:: Stated exercise 1 ::
Decide whether each statement below agrees with the Uni-1 guide that follows, answering yes or no and quoting the deciding words from the guide: (a) Users can add as many as 8 reference images. (b) Multi-turn editing requires regenerating the image from scratch. (c) Design skills are needed to use the generator.

:: Supplied passage ::
-- START --
How to Use Uni-1
Four steps from concept to finished image. The Uni-1 image generator handles the complexity — no design skills required.
Describe Your Vision
Type a detailed prompt into the Uni-1 image generator. Describe subjects, style, mood, and composition in natural language — the model’s multimodal reasoning handles the rest.
Be as specific as you like: mention camera angle, lighting conditions, color palette, and artistic style. Uni-1 AI decomposes your instructions and resolves spatial constraints before rendering a single pixel.
Upload References (Optional)
Add up to 8 reference images for identity preservation, style matching, or pose guidance. Uni-1 grounds your output in the source material, not random interpolation.
Reference-based generation is where Luma Uni-1 truly shines — ranked #1 in this category. Upload character sheets, mood boards, or product photos and watch the model maintain consistency across every output.
Review and Refine
Uni-1 AI generates results in seconds. Use multi-turn refinement to adjust lighting, swap backgrounds, or tweak specific regions through follow-up prompts.
Unlike traditional AI image models, Uni-1 supports native multi-turn editing. Simply describe what you want changed — no need to regenerate from scratch. This iterative workflow saves both time and credits.
-- END --
:: Stated exercise 2 ::
Pick out every line of the records below that contains the string "tile", treating uppercase and lowercase as different, and copy those lines.

:: Material provided ::
-- START --
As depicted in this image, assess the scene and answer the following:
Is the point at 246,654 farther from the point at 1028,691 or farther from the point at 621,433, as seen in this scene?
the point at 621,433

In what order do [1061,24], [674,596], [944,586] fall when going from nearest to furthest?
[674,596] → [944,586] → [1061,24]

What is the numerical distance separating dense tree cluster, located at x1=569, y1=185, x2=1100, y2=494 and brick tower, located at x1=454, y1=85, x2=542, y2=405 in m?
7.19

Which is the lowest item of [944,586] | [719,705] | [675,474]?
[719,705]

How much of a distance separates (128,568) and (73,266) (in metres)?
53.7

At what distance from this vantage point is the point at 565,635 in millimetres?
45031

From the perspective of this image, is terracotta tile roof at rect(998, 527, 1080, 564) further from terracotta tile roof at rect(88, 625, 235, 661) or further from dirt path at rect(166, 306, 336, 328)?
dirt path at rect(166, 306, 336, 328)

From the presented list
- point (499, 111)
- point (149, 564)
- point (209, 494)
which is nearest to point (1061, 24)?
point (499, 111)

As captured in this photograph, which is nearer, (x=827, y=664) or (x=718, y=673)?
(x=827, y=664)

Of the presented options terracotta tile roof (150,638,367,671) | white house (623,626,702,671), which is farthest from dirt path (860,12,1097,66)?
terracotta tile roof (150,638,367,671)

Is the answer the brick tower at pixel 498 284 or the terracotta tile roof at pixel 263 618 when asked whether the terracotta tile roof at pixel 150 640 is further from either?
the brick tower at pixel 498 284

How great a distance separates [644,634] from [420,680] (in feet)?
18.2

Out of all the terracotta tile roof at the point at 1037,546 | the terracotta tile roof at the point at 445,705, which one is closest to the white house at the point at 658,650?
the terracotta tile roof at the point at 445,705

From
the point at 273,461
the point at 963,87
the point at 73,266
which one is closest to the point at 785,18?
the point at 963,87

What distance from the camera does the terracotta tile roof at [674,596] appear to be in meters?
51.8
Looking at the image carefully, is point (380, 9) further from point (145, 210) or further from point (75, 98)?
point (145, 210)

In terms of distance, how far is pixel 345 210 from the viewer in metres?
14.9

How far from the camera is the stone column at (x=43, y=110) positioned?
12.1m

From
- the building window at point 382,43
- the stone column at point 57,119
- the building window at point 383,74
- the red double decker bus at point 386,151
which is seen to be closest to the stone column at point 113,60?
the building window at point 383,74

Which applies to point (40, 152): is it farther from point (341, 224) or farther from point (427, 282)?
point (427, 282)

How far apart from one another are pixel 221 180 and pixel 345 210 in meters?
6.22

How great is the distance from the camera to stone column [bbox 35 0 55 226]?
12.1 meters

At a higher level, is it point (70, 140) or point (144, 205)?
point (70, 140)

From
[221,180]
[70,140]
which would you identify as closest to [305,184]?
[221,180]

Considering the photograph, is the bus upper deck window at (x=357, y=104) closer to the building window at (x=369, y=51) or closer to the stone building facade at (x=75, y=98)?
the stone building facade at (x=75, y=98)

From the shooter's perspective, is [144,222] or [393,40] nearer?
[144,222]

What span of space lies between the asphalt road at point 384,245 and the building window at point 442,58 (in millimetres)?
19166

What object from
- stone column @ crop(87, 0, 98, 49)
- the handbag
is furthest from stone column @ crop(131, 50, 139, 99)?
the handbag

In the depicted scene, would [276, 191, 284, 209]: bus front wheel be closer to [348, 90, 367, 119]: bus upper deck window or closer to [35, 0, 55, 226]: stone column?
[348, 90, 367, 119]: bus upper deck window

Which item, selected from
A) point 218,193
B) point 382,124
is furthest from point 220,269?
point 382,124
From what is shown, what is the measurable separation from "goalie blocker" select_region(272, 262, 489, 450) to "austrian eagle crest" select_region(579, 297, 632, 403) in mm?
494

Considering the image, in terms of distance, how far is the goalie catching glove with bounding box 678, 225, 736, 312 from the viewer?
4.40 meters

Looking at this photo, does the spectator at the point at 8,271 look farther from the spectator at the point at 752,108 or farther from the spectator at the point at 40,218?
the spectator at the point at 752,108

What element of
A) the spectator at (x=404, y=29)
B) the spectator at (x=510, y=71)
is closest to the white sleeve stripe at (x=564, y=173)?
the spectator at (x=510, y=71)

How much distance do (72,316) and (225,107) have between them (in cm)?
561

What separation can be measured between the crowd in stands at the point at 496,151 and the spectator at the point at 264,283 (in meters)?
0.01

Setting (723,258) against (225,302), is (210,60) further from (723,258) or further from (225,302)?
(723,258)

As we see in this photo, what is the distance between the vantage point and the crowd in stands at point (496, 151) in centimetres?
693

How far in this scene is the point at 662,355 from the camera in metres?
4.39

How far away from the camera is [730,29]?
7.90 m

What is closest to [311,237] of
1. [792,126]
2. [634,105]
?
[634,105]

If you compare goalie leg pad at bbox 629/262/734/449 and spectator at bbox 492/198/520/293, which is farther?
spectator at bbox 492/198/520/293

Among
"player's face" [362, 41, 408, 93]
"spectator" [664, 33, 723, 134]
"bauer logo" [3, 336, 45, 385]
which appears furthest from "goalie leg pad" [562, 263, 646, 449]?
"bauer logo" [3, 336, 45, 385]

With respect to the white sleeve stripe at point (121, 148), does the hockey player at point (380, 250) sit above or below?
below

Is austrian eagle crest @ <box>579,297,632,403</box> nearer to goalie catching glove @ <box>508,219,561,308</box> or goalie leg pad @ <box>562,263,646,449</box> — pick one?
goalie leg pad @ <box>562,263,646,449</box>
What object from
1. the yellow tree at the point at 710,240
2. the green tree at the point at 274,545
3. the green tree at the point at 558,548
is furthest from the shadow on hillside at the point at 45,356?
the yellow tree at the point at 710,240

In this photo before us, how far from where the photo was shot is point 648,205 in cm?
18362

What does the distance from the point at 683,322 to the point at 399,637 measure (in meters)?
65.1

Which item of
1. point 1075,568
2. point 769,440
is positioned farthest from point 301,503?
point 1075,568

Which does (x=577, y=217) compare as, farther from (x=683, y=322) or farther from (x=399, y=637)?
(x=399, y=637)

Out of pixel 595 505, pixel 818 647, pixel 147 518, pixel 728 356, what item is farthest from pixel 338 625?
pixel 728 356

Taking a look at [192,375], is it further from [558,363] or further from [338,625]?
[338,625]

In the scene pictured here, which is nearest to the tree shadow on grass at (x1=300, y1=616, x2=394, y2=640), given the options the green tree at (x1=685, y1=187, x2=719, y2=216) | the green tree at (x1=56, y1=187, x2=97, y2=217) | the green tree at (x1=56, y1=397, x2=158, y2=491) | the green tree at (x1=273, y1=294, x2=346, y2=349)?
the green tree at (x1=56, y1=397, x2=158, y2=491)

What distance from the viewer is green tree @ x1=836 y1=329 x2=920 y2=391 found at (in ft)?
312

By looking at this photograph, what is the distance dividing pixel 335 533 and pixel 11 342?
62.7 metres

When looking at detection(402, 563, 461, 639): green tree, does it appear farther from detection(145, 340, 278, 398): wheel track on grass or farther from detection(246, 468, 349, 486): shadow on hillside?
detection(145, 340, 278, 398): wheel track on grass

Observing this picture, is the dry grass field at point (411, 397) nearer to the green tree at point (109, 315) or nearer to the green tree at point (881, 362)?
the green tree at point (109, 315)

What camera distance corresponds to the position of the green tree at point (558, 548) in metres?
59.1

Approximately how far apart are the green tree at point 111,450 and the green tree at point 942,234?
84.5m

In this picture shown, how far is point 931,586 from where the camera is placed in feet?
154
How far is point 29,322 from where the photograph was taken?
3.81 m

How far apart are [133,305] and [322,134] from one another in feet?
-- END --
:: Complete response 1 ::
(a) Yes: "Add up to 8 reference images"
(b) No: "no need to regenerate from scratch"
(c) No: "no design skills required"

:: Complete response 2 ::
From the perspective of this image, is terracotta tile roof at rect(998, 527, 1080, 564) further from terracotta tile roof at rect(88, 625, 235, 661) or further from dirt path at rect(166, 306, 336, 328)?
Of the presented options terracotta tile roof (150,638,367,671) | white house (623,626,702,671), which is farthest from dirt path (860,12,1097,66)?
terracotta tile roof (150,638,367,671)
Is the answer the brick tower at pixel 498 284 or the terracotta tile roof at pixel 263 618 when asked whether the terracotta tile roof at pixel 150 640 is further from either?
Out of all the terracotta tile roof at the point at 1037,546 | the terracotta tile roof at the point at 445,705, which one is closest to the white house at the point at 658,650?
the terracotta tile roof at the point at 445,705
What distance from the camera does the terracotta tile roof at [674,596] appear to be in meters?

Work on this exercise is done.